Our women’s centre is a safe space and a refuge for women and girls who have survived the horrors of ISIS. We provide post-trauma experts from outside Iraq so that the women and girls can talk to them without shame and further stigmatization.

We bring the women and girls to the centre for counselling sessions and visit them in their homes. We also talk to their family members. And slowly, I see that they are becoming stronger and healthier. All of our staff at the centre are IDP’s (Internally Displaced Persons) themselves who have been trained to provide psychological support. Many of the women survivors look up to us, working in the centre, because we are women.

In the three years since we started the centre, we’ve already seen a lot of change in the women and girls who have received support. They now express what they feel. You see them being more active, you see them in groups, and you see them making friends—and that makes a big difference, because the social integration is so important for healing. You also see their posture has changed—women and girls are holding their heads up rather than down.

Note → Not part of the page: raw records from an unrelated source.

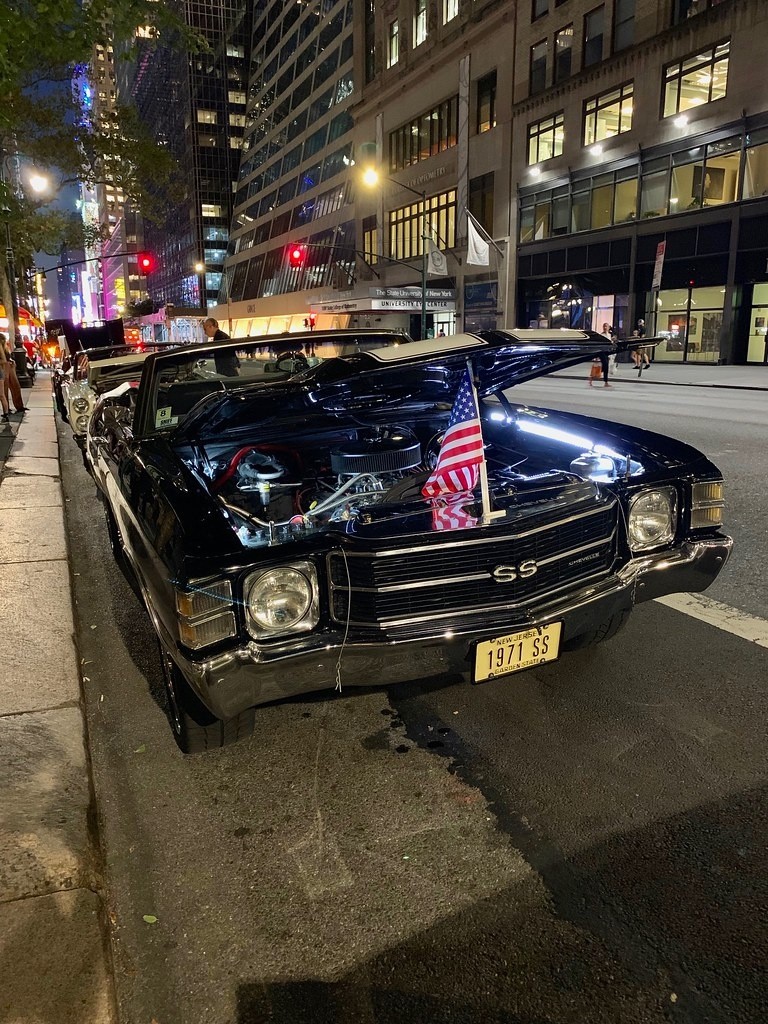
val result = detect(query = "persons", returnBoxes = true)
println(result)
[590,323,618,387]
[0,334,29,422]
[695,173,712,198]
[630,319,650,369]
[136,342,147,353]
[22,335,39,362]
[203,318,241,377]
[666,322,684,351]
[439,329,445,337]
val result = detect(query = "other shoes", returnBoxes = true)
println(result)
[633,366,641,369]
[589,381,593,386]
[633,365,636,368]
[604,384,612,387]
[1,413,9,418]
[16,407,30,412]
[643,364,650,369]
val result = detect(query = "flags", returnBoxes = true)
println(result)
[421,360,483,508]
[467,215,490,266]
[427,238,449,275]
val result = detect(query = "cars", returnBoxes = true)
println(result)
[51,326,733,754]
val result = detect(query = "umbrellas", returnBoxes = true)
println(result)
[0,304,45,327]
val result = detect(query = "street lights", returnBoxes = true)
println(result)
[194,263,232,337]
[0,148,49,388]
[361,168,428,341]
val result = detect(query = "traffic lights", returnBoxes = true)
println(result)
[139,254,152,275]
[310,313,315,327]
[290,248,305,268]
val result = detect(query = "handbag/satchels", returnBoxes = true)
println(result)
[590,359,602,379]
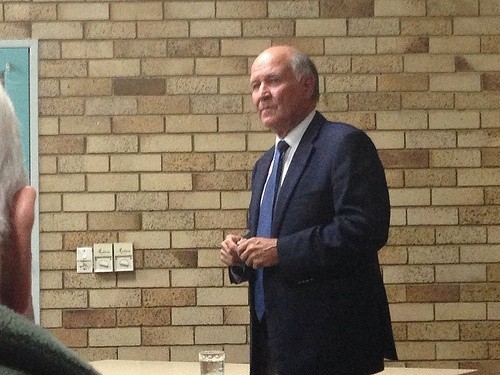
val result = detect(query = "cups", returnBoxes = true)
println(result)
[199,350,225,375]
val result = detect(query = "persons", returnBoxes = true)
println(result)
[221,46,400,375]
[0,82,103,375]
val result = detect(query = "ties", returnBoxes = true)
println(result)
[253,140,291,322]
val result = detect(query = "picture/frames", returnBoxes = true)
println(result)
[1,39,40,328]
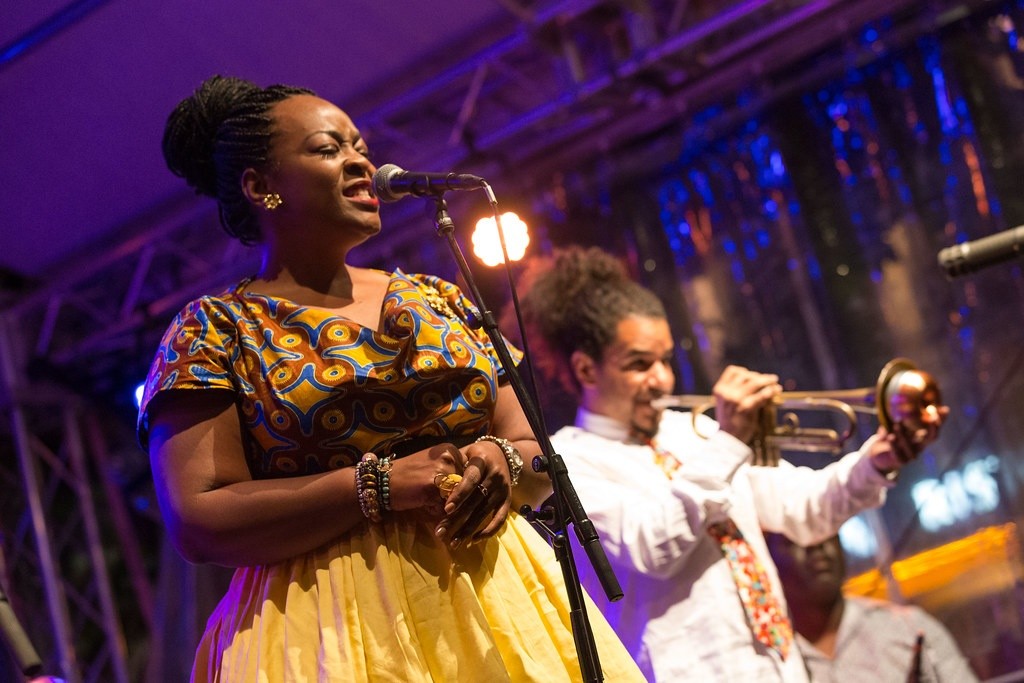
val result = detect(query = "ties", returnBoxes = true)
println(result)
[642,432,792,662]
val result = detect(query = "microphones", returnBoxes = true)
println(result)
[937,225,1024,282]
[371,164,487,203]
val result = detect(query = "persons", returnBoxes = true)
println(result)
[137,74,648,683]
[519,245,949,683]
[764,533,980,683]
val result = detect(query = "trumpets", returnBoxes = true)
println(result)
[654,357,943,469]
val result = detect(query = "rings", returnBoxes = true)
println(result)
[478,484,487,497]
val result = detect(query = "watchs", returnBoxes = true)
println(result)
[499,438,524,475]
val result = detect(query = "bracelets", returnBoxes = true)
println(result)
[475,435,518,487]
[355,453,392,523]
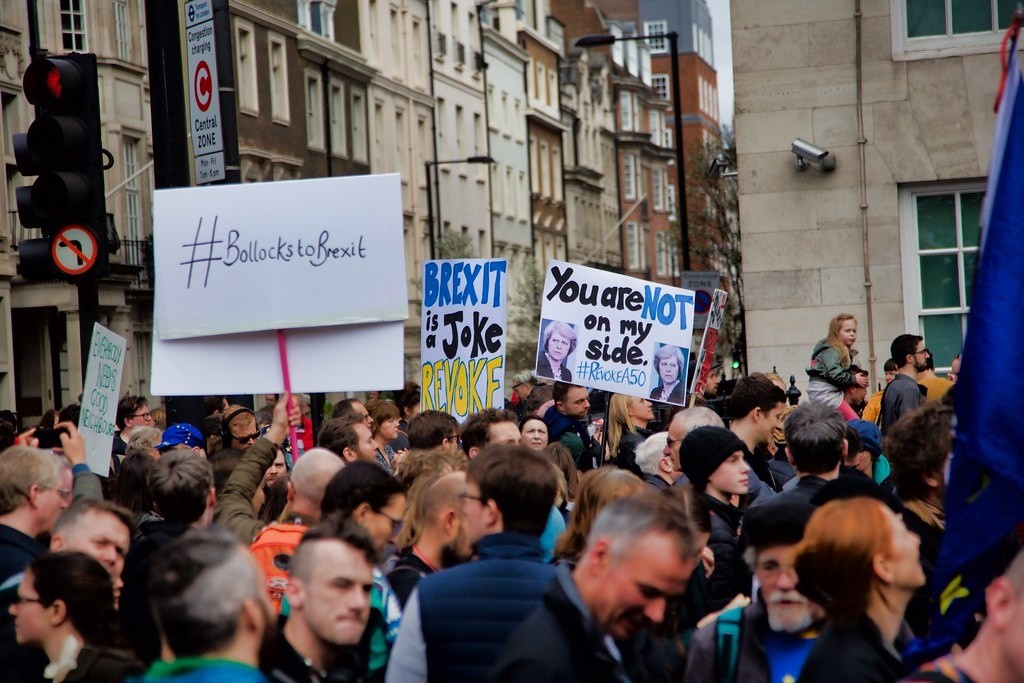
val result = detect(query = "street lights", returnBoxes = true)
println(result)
[576,32,691,275]
[424,157,494,258]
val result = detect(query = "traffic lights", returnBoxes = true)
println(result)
[23,53,107,235]
[12,131,78,283]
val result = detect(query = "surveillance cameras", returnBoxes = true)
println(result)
[708,154,729,177]
[791,139,829,163]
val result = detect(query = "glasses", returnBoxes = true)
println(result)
[36,482,71,501]
[15,591,51,607]
[445,434,462,444]
[231,427,260,444]
[130,412,151,421]
[458,492,485,506]
[666,437,683,448]
[911,348,926,358]
[368,506,402,538]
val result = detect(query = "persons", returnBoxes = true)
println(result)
[8,552,145,683]
[485,493,701,683]
[384,442,561,683]
[0,500,137,611]
[900,549,1024,682]
[684,522,827,683]
[258,529,394,683]
[780,497,927,683]
[125,526,280,683]
[650,346,685,404]
[807,313,868,422]
[879,333,930,438]
[0,347,958,673]
[537,320,577,383]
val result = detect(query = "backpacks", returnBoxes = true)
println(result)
[247,521,312,619]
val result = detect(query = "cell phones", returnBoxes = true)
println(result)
[33,428,70,448]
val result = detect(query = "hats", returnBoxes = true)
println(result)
[153,423,202,450]
[739,488,821,552]
[678,426,746,488]
[848,418,883,462]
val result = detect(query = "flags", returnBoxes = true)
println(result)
[927,39,1023,604]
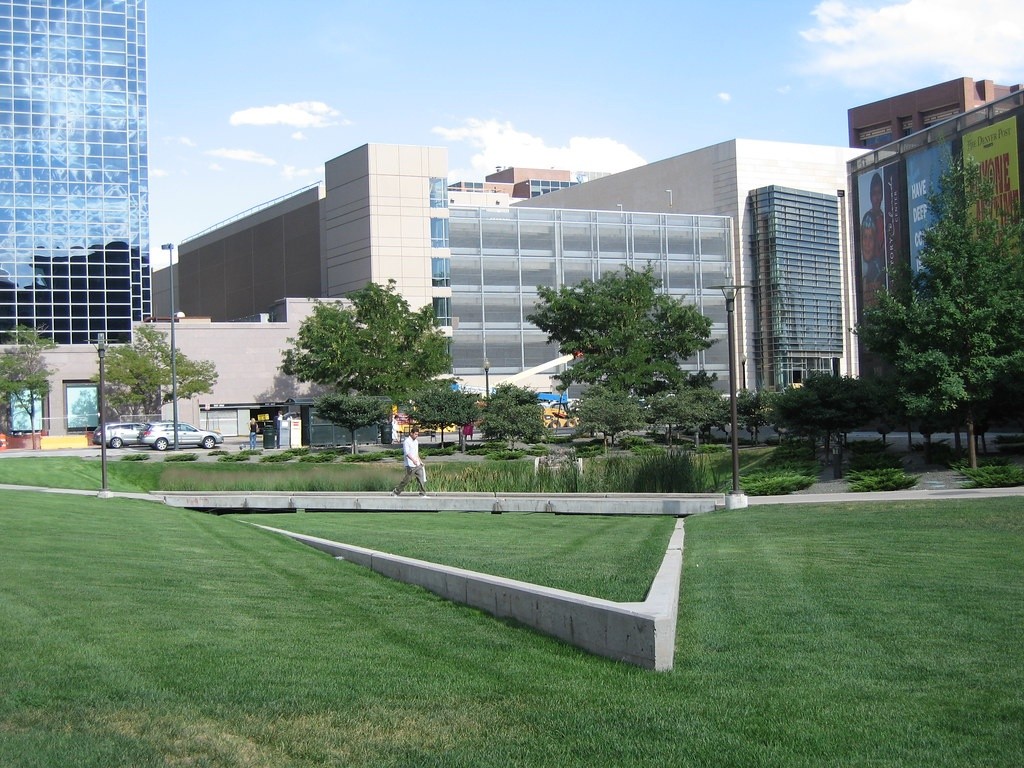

We have more than 100 women undergoing psychological treatment for a minimum of three months. Those who need further treatment, can come back for weekly conversations with their therapist.

At Free Yezidi Foundation, we are led by Yezidi women and we are here to show survivors the possibilities of a new life, out of the shadows of shame and trauma. Escaping ISIS is only the beginning of a painful journey for many Yezidi women. We cannot leave them alone in that journey.”